Sigo bajando y es como si el tiempo se hubiese detenido. Una
atmósfera pesada me oprime y apenas hay luz para ver dónde piso, parece que las
escaleras no acaban nunca, no sé cuánto he descendido ya, es raro. Cuando parece
que estoy llegando a las entrañas de la tierra acaban. He llegado al fondo. Todo
está muy oscuro.
Mi vista se aclaró poco a poco. Pude ver un largo pasillo
levemente iluminado y al fondo, una luz anaranjada. Avancé hacia ella entre las
sombras que ondulaban y parecían querer tocarme, cada vez más asustada, hasta
llegar a la luz. Entonces, el silencio se convirtió en un murmullo. Oía el
sonido de muchas voces juntas como una música acompasada y monótona. Entré. Las
voces callaron. Me encontraba detrás de un escenario. Parecía un teatro. Dejé
tras de mi el telón y di varios pasos, asombrada.

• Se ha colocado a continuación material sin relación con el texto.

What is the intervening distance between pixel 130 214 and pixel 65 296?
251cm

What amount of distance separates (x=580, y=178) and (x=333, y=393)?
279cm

En el centro del escenario la figura de un hombre miraba
hacia el patio de butacas.
El hombre, alto y esbelto, de pelo gris y gesto elegante, se
dirigía al auditorio. Estaba de espaldas a mí. Yo no miraba a las personas que
ocupaban el repleto patio de butacas y nadie me miraba. Todos miraban a
ese hombre esperando, escuchando. El seguía dándome la espalda. No me oía ni me
veía pero yo sabía que él sabía que yo estaba allí tras él, también esperando.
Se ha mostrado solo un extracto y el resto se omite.